Text to read:
Dr. kboo says, "Le Zinc AGAIN???"-- kboo's favorite Tribeca restaurant

Feb 28 '01    Write an essay on this topic.


The Bottom Line Le Zinc achieves a magical combination of superb food, unpretentious and friendly service, and some interesting people watching. Come before 7 p.m. to avoid the wait.

For two years, the sign for Le Zinc hung over an empty storefront. When Le Zinc finally opened around January 2001, it has been full ever since. Why?

1. A pedigree to be proud of. David and Karen Waltuck, chefs/proprietors of Chanterelle, an upscale French-inspired restaurant in Tribeca (and one of my favorites), opened Le Zinc as their casual, open-late bistro. Chanterelle has been a top restaurant in New York for over 10 years, a virtually unparalleled accomplishment in a city where many restaurants never even survive longer than a year. Although the food at Le Zinc is different from Chanterelle, it shows the same French influences and the emphasis on ultra-fresh ingredients and an open and comfortable dining experience.

2. Simple, unfussy, but delicious food. The food is unique bistro food, with Asian and French influences. Thanks to a run of late nights at work where neither I nor Dr. kboo felt like cooking, I ended up at Le Zinc 3 times in 10 days, a new record of repetition for me. With so many fine (and affordable) restaurants to choose from in Tribeca, my tummy has been doing the voting and it's Le Zinc by a landslide!

Appetizers
First courses at Le Zinc are broken into three types: typical appetizers, salads, and charcuterie. All of these options are around $7-$10. Of the more traditional appetizers, you'll get the most for your money with the spicy chili duck wings. These aren't ordinary duck wings-- they're duck wings on 'roids! They're the size of chicken legs, with a dark, mildly spicy crust/coating and they come with a black bean-based dipping sauce. Finger licking good, I found the sauce a little salty on top of the seasoned duck legs, I mean, wings, and ended up just chowing on the wings, sans sauce. Lest you think they were trying to pass chicken legs off on us, just remember, if it tastes like duck, and walks like a duck...

Stored data:
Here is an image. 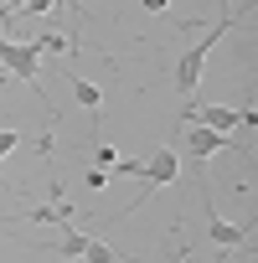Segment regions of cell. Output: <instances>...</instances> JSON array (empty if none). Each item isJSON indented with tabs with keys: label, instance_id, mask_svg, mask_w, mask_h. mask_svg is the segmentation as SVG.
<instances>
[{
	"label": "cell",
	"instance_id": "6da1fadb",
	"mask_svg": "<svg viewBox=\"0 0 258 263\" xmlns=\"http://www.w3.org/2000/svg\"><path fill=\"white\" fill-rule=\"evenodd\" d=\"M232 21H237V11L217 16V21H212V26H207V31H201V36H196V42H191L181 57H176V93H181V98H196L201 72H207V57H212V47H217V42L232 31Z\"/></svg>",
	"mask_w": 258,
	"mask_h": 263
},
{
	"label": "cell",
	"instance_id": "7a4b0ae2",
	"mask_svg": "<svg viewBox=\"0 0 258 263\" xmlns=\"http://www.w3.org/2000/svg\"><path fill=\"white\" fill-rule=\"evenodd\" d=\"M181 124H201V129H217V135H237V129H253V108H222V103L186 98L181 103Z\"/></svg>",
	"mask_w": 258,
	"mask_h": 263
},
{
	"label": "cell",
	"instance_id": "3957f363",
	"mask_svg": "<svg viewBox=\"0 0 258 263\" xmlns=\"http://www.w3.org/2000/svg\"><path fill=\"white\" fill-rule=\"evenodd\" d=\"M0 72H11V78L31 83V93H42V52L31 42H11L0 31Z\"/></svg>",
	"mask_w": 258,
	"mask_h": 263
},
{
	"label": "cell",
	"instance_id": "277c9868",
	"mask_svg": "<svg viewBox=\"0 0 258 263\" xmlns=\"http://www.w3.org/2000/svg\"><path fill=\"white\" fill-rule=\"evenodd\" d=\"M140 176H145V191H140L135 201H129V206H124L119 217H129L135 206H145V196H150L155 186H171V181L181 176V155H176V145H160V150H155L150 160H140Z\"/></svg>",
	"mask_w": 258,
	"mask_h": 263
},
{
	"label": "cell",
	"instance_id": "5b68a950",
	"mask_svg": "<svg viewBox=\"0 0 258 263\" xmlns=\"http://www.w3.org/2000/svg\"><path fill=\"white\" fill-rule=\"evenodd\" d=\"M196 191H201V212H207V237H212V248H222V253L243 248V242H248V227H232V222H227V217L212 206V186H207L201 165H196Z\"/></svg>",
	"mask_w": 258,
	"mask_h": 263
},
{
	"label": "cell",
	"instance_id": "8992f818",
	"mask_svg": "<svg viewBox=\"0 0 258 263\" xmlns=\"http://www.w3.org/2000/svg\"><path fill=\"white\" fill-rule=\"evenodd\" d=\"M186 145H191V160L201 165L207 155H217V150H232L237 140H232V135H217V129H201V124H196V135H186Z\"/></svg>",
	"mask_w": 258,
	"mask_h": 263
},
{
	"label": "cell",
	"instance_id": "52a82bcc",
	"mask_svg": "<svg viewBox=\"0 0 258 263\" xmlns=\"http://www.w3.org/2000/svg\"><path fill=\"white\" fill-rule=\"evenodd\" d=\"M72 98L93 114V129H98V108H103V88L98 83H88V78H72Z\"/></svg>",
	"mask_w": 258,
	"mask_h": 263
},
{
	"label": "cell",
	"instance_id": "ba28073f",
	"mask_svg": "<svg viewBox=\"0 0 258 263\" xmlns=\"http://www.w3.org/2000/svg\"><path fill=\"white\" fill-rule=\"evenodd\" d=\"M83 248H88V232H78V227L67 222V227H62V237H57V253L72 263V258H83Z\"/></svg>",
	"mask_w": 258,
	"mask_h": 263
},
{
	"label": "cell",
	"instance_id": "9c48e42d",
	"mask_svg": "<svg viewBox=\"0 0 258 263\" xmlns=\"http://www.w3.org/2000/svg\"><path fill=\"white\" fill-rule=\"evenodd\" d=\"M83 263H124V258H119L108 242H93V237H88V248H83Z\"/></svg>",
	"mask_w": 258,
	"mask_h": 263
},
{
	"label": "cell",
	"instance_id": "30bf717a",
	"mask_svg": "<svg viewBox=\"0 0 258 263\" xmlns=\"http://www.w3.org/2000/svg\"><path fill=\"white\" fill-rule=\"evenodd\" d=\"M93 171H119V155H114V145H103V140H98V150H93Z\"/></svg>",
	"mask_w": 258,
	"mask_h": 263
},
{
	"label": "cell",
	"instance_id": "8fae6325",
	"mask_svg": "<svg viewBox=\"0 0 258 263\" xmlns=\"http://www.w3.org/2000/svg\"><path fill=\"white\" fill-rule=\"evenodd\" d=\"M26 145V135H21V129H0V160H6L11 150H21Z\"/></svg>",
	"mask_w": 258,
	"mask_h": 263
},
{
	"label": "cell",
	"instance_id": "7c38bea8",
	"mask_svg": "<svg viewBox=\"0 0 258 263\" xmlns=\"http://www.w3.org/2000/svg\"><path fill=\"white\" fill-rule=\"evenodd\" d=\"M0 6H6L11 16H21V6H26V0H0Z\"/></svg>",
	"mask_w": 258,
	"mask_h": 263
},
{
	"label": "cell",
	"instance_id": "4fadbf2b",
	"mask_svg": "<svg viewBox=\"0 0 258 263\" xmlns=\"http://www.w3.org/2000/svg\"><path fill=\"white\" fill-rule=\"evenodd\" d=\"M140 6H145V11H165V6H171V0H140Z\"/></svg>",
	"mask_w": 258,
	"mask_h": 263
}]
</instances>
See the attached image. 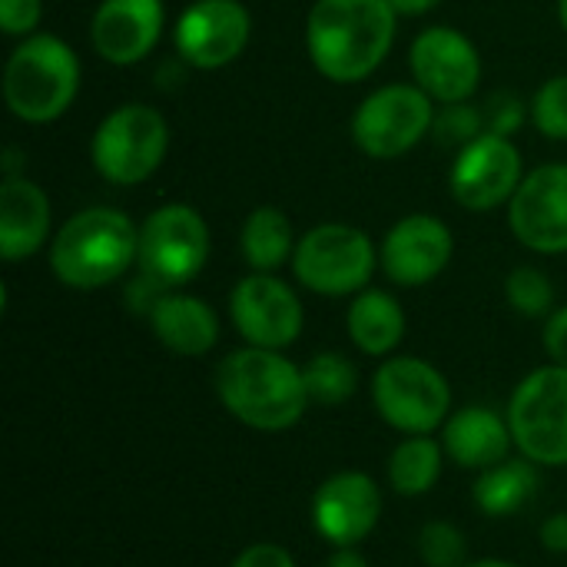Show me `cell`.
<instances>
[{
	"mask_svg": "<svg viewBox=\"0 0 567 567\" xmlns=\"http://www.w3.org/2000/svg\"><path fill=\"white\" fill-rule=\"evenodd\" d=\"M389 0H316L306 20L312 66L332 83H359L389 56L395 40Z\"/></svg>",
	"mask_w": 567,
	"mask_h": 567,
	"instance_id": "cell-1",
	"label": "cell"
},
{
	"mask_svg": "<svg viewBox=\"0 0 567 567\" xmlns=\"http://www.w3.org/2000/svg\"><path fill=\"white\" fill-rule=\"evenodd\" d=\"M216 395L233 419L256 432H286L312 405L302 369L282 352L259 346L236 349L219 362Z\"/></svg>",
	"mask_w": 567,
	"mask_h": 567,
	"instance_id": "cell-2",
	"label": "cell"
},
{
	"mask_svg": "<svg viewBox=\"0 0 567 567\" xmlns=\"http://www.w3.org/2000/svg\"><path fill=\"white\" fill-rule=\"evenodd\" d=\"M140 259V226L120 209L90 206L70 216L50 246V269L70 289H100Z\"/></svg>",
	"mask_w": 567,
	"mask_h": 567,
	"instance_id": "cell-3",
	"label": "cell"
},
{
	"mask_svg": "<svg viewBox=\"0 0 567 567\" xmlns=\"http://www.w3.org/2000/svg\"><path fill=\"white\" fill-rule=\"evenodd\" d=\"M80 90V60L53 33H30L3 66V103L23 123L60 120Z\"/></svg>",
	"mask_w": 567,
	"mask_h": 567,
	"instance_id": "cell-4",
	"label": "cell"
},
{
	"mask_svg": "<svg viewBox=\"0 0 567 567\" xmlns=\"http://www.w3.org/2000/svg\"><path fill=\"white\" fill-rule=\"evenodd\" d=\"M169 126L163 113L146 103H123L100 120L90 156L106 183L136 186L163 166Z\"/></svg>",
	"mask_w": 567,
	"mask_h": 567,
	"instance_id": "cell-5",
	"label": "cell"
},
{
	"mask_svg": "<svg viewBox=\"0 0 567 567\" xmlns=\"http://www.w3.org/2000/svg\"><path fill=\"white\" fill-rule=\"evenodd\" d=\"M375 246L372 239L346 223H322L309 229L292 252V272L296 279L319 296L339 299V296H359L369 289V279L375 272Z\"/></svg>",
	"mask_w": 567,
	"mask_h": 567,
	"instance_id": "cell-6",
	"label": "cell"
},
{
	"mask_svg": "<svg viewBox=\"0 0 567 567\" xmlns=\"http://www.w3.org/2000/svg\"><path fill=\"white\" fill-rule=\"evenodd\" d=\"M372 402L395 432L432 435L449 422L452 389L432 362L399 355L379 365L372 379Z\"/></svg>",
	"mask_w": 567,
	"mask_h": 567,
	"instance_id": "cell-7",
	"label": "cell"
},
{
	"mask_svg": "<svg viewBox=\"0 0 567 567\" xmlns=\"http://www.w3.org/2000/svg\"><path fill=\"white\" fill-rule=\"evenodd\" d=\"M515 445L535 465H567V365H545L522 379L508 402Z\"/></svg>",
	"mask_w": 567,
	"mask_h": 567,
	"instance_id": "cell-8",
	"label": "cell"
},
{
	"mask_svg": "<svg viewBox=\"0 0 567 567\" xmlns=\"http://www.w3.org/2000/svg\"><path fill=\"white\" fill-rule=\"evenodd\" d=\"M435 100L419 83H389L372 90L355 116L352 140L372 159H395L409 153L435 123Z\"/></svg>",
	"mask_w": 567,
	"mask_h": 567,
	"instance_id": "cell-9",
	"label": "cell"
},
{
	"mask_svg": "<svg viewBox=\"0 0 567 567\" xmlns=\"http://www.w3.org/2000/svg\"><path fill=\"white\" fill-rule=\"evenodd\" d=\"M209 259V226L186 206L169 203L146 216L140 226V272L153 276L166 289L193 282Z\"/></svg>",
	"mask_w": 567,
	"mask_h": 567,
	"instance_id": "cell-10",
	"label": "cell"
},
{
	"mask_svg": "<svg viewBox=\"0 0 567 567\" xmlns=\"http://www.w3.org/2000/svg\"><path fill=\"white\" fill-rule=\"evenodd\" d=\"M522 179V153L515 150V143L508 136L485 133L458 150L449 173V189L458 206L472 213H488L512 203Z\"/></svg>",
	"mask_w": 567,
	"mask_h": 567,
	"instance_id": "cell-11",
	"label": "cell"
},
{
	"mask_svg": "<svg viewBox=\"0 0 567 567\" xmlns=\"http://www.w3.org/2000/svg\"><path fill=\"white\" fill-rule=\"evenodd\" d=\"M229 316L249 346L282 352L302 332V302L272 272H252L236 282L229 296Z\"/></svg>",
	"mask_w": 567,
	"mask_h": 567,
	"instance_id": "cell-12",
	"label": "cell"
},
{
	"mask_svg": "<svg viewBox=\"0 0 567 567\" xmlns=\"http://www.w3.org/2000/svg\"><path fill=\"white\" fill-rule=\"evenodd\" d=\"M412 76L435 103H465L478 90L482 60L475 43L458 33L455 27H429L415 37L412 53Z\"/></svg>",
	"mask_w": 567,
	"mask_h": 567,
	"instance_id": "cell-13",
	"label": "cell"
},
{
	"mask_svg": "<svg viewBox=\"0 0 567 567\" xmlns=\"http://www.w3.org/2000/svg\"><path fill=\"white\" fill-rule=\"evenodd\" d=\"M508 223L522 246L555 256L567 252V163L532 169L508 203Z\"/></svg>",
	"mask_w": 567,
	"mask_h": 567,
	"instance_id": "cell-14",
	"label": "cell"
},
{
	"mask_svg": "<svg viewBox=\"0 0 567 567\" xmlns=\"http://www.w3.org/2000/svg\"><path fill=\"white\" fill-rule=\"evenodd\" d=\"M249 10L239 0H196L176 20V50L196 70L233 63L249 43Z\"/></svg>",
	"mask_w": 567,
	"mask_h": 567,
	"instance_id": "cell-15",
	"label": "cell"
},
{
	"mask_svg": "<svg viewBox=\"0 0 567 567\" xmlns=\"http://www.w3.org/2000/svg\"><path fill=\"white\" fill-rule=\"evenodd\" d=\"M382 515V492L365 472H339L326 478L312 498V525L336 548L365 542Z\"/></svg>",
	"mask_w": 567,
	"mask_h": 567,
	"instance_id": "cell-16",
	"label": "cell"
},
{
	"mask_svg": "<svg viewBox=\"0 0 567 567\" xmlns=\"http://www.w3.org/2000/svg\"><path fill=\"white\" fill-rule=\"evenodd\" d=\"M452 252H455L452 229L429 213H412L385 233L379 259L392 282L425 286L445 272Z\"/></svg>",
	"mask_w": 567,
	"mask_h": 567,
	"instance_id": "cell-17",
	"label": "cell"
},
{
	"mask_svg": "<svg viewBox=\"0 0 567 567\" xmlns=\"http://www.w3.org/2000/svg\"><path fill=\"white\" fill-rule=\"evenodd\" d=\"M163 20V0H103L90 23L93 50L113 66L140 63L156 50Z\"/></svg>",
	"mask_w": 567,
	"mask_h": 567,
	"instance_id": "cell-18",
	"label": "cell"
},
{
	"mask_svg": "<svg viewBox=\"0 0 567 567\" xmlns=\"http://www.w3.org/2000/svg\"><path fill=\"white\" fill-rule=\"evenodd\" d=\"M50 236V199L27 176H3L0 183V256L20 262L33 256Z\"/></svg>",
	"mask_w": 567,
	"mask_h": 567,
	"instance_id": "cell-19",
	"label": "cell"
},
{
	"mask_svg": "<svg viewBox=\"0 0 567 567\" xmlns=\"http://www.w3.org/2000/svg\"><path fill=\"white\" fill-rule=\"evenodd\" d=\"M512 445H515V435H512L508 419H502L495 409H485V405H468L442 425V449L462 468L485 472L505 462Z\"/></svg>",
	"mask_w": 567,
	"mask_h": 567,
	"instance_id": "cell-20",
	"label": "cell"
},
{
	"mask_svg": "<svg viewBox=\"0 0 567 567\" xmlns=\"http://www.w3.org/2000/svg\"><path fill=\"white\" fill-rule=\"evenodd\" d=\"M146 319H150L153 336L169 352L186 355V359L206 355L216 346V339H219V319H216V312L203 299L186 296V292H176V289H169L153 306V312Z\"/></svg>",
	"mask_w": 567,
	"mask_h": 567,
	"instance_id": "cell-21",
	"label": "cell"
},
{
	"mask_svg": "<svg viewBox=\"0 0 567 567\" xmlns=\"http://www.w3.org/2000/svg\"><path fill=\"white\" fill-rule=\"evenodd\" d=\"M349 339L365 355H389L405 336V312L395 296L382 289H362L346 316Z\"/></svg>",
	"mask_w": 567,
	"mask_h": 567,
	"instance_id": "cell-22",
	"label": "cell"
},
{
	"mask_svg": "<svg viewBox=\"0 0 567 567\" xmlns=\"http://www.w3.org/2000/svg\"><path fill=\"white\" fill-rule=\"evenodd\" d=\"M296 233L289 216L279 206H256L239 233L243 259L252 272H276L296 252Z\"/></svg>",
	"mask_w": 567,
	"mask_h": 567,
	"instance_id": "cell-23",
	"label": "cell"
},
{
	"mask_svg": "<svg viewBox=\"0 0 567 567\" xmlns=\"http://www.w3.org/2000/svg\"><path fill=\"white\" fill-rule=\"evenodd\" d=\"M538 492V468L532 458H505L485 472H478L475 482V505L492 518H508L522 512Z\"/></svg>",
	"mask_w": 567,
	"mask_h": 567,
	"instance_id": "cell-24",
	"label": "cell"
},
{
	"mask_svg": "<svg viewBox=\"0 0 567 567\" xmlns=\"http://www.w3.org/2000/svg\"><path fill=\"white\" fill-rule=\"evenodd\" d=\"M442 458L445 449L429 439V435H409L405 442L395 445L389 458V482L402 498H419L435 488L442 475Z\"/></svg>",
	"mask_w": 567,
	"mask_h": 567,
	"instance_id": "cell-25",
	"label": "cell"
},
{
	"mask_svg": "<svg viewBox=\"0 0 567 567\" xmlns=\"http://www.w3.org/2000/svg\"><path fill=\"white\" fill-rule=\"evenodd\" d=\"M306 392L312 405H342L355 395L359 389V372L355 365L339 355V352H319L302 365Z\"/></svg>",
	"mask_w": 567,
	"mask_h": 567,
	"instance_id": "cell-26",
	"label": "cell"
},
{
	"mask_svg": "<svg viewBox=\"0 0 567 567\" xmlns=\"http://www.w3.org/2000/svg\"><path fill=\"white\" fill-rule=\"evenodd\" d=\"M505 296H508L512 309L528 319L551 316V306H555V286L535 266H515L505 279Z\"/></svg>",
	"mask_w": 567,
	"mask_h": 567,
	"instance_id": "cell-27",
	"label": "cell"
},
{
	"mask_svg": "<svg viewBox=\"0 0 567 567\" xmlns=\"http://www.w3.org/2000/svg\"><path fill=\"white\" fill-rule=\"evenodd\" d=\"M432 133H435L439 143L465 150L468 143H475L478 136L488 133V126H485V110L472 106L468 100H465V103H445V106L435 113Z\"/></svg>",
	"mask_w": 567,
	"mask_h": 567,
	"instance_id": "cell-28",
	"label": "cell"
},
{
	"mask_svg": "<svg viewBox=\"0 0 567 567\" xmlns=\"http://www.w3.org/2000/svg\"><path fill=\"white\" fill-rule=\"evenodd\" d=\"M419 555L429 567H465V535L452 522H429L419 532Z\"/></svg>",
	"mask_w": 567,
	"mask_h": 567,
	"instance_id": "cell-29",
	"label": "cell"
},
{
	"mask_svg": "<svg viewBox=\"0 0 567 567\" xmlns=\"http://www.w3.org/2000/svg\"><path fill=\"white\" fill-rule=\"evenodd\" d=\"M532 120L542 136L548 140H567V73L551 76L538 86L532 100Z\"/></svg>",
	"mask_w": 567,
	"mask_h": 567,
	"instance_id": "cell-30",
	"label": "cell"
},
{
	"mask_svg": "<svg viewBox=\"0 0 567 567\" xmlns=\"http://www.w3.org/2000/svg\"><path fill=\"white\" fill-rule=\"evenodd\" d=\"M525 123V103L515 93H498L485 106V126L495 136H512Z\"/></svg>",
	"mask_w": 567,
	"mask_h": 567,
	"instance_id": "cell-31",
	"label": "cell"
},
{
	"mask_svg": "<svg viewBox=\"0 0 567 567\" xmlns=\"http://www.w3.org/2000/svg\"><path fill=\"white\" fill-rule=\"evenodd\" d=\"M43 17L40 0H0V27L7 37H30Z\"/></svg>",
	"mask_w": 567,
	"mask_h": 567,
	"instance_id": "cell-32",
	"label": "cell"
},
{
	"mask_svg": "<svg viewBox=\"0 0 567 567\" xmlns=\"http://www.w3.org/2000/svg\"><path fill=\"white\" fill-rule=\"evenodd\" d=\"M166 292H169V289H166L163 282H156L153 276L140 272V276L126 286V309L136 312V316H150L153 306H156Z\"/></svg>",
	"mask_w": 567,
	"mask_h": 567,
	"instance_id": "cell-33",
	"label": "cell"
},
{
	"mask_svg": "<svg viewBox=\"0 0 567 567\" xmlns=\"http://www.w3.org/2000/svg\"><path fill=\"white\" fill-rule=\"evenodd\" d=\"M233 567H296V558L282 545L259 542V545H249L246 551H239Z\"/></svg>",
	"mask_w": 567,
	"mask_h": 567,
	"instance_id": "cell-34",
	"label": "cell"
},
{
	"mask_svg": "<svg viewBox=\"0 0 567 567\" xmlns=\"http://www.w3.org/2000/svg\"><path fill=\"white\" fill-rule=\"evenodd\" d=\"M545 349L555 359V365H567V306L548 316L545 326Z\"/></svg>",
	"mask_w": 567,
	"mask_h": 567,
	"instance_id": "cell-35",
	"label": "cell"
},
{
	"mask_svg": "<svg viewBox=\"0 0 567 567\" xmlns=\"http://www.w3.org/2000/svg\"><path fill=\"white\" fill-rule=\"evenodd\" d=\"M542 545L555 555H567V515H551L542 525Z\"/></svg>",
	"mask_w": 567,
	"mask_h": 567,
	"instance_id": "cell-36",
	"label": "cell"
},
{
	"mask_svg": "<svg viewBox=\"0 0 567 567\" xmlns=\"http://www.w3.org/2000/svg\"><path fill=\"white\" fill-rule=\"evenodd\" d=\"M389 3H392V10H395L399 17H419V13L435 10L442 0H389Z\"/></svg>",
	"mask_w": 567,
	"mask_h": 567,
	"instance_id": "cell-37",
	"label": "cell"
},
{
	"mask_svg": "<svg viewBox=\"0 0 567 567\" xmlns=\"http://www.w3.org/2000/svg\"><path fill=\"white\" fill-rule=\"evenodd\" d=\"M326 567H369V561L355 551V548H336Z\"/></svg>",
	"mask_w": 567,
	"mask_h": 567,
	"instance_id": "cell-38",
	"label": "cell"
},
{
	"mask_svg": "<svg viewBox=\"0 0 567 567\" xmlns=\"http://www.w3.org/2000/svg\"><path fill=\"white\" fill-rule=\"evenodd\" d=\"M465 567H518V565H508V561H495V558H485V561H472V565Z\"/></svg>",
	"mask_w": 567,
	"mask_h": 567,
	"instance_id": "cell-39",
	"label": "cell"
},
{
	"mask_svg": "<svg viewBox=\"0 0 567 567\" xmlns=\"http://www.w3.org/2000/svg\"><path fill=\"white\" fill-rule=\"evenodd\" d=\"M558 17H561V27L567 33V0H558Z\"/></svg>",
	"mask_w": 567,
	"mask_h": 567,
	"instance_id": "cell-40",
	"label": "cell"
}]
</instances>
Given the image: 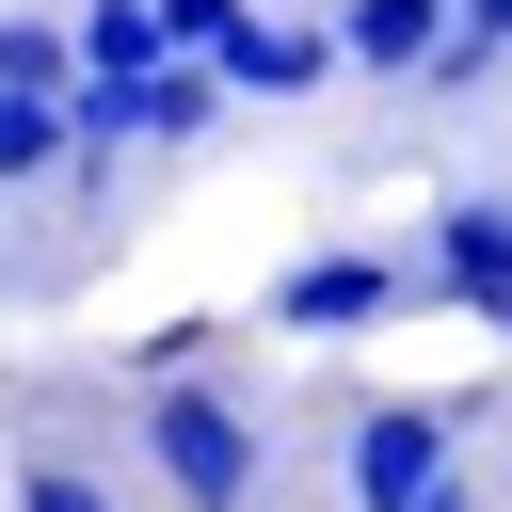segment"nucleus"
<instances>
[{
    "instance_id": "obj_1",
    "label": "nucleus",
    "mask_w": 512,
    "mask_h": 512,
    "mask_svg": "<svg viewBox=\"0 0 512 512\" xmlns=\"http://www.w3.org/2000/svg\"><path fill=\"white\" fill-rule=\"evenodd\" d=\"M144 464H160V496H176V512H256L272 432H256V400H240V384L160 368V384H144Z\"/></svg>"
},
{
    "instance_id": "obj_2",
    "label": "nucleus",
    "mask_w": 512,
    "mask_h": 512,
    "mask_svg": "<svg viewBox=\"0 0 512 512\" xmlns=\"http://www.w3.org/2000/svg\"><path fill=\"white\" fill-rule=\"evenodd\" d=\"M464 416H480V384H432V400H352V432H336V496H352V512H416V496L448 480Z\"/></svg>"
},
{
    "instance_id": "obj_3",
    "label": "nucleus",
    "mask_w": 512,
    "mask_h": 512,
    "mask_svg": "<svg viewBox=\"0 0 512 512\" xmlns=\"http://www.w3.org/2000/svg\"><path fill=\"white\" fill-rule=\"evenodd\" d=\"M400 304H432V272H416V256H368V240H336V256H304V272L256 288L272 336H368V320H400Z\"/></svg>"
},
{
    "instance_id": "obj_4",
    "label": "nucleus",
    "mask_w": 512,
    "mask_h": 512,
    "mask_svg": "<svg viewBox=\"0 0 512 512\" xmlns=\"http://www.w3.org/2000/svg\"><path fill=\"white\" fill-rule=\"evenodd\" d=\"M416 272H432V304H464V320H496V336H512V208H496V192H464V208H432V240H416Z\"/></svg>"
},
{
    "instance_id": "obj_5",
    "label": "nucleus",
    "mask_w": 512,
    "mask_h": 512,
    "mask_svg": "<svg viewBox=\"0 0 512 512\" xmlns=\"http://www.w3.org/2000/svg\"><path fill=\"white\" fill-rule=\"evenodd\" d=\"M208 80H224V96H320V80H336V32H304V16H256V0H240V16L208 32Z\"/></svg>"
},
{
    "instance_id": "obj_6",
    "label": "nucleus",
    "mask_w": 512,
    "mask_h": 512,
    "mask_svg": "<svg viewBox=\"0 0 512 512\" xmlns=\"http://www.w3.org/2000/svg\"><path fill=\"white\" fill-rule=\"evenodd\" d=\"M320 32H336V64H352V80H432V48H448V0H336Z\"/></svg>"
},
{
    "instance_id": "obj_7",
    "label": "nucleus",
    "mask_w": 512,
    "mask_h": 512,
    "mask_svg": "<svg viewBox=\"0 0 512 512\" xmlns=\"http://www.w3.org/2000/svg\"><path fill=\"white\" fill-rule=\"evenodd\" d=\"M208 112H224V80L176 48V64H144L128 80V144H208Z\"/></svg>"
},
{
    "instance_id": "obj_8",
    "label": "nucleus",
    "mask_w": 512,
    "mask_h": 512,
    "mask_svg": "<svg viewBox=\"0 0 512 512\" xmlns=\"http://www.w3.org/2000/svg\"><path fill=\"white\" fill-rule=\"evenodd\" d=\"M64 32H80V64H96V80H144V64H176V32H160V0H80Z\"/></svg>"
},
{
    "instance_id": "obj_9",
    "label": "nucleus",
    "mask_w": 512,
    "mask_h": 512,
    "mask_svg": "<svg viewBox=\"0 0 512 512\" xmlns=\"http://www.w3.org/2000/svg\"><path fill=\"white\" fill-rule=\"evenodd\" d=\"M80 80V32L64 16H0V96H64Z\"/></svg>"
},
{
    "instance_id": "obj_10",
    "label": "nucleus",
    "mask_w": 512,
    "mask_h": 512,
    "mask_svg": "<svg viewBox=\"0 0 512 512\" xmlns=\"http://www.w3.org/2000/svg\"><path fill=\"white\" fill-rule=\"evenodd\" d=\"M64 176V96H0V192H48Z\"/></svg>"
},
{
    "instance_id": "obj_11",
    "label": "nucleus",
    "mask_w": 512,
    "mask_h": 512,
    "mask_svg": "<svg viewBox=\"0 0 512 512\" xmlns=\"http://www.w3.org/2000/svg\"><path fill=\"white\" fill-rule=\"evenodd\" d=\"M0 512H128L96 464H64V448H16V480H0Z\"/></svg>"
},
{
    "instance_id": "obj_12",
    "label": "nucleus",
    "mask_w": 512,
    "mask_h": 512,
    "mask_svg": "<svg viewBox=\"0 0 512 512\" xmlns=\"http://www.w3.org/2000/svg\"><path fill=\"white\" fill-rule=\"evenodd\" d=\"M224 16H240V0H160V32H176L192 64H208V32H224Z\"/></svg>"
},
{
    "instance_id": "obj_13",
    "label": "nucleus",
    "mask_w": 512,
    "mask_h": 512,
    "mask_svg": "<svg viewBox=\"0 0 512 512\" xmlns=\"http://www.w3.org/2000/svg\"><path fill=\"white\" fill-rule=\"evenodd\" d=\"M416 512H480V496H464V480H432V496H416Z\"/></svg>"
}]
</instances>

Task brief: Carry the Le Zinc restaurant review forward from its last sentence, in the same voice.

Reply to the exercise:
The crisp curry crab cannoli are another popular appetizer, although I did not fall in love with them. They are two moderate sized cannoli shells, served cool, and filled with a lightly dressed crab filling that has only a hint of curry to it. The crab is real, and the cannoli are stuffed full of them. However, I was sampling them with the duck wings, and the duck wings won- the flavor of the crab cannoli is almost too delicate and subtle.

The charcuterie selections are similarly terrific. "Charcuterie" traditionally meant sausage making and other processed pork products. At Le Zinc, it means terrines and other liver-based and sausage based items. I have tried both the venison and dry cherry terrine and the duck, foie gras and pistachio terrine. Both are served with small, sweet gherkins. Not surprisingly, the venison terrine is slightly more gamy tasting, with small dried sour cherries studding a slab of liver and chopped venison. The duck terrine is more traditionally "French" tasting, a light pink with a solid but not overwhelming foie gras flavor, and light green pistachio nuts layered across the slice.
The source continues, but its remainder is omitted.